The Greater Québec Movement

M. D'Andrea (Giuliano): Merci. Bonjour, M. le Président, Mme la ministre, membres de la commission. Je vous présente M. Richard Smith, qui est membre du mouvement, M. Deepak Awasti, qui est aussi membre du mouvement, et moi-même, M. Giuliano D'Andrea.

Il y avait une fois un Québécois qui visita le monde pour y découvrir un peu quels systèmes d'éducation existaient dans ses pays. Alors, il visita Marrakech, il visita la Libye, il visita Beyrouth et, tout d'un coup – il prenait ses notes, il devait retourner au Québec pour donner son rapport – il rencontra un marchand, un marchand libanais et, en négociant avec lui, il voit un fils, un petit enfant de quatre ans. Il demande à ce marchand: C'est quoi, le nom de votre enfant? Et le marchand lui répondit: Son nom, c'est Ali. Il a quatre ans, mais il est très intelligent. Alors, le Québécois lui demanda tout de suite: M. Ali, deux plus deux font quoi? Et le petit Libanais le regarda avec des gros yeux et lui dit: Ça dépend, êtes-vous en train d'acheter ou de vendre?

Des voix: Ha, ha, ha!

M. D'Andrea (Giuliano): On a décidé de venir ici ni pour acheter ni pour vendre, mais pour avoir l'opportunité de vous donner une opinion, une opinion qui, peut-être, est assez difficile, que vous n'allez pas entendre beaucoup de groupes allophones et anglophones du Québec.

There are 50 000 students in the English system. Many of them will get an excellent education. Many of them will go on to CEGEP and university, and when the time comes for them to start working in Québec, because their French is not competitive, they will leave.

C'est une situation qu'on voit dans notre génération, même. On en a beaucoup qui ne se sentent pas québécois, beaucoup qui blâment le gouvernement, qui blâment les partis, que ce soit le Parti libéral ou le Parti québécois, et beaucoup qui sont frustrés et quittent. Et, pour nous, dans le mouvement, c'est avec beaucoup de tristesse qu'on voit ce phénomène, et on a commencé à penser, on s'est réuni des douzaines à parler, examiner c'est quoi, la vraie raison pour laquelle, comme Québécois, comme gens de deuxième, troisième ou même plus de générations ici, on se sent mal. Et on a commencé à se poser la question que peut-être ce n'est pas vraiment une situation politique, mais plutôt une situation de nos écoles. Est-ce qu'on en train de donner à nos élèves, à nos enfants une vision, une éducation qui n'est pas propre pour un Québec de l'an 2000?

- - -

CONSIGNES:
[1] Dans le texte fourni, combien d'élèves compte le système anglais ?
[2] Résumez le texte fourni en deux phrases.
[3] Les affirmations suivantes concordent-elles avec le texte fourni ? Répondez par oui ou non et citez les mots décisifs.
(a) Le marchand rencontré par le Québécois était libanais.
(b) L'enfant Ali avait six ans.
(c) M. D'Andrea présente deux membres du mouvement.
Les données qui suivent ne sont pas nécessaires.

- - -

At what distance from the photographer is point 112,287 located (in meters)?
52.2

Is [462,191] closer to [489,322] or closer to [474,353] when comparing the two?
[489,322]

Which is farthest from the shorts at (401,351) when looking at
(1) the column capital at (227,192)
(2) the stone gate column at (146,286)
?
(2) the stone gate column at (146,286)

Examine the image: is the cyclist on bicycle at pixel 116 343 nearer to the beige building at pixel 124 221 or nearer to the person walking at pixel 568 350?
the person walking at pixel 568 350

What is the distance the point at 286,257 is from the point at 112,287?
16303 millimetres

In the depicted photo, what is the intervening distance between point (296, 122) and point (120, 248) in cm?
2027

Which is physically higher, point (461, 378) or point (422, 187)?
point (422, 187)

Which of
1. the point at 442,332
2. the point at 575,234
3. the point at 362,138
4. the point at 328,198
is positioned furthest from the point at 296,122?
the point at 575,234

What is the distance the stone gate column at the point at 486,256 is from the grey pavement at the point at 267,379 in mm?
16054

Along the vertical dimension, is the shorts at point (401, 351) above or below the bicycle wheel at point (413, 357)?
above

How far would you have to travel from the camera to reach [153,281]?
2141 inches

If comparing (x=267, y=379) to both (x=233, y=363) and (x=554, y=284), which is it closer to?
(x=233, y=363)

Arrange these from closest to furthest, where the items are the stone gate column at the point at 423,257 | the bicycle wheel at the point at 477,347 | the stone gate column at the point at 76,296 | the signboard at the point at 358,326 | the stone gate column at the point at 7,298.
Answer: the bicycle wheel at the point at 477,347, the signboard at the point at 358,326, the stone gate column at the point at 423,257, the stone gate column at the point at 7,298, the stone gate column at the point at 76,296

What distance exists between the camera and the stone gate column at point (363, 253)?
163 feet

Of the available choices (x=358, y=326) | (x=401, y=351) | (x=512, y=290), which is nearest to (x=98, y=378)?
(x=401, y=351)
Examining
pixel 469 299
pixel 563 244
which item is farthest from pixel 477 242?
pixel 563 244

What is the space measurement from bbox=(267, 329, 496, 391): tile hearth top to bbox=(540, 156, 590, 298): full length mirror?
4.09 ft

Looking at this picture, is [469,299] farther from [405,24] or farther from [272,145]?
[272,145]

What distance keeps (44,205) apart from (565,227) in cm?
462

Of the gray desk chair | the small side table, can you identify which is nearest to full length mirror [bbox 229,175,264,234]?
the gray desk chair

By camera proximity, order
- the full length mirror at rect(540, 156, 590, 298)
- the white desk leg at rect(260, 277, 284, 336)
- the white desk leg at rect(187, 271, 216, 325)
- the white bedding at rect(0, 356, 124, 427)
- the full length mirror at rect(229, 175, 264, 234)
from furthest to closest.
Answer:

- - -

RÉPONSES RÉDIGÉES:
[1] Le système anglais compte 50 000 élèves.

[2] Après une anecdote sur un enfant libanais, M. D'Andrea explique que son mouvement est venu donner une opinion assez difficile, que peu de groupes allophones et anglophones du Québec exprimeront. Selon lui, beaucoup d'élèves du système anglais quitteront le Québec parce que leur français n'est pas compétitif, et le mouvement se demande si la cause est moins politique que liée aux écoles.

[3]
(a) Oui : « il rencontra un marchand, un marchand libanais ».
(b) Non : « Il a quatre ans ».
(c) Oui : « M. Richard Smith, qui est membre du mouvement, M. Deepak Awasti, qui est aussi membre du mouvement ».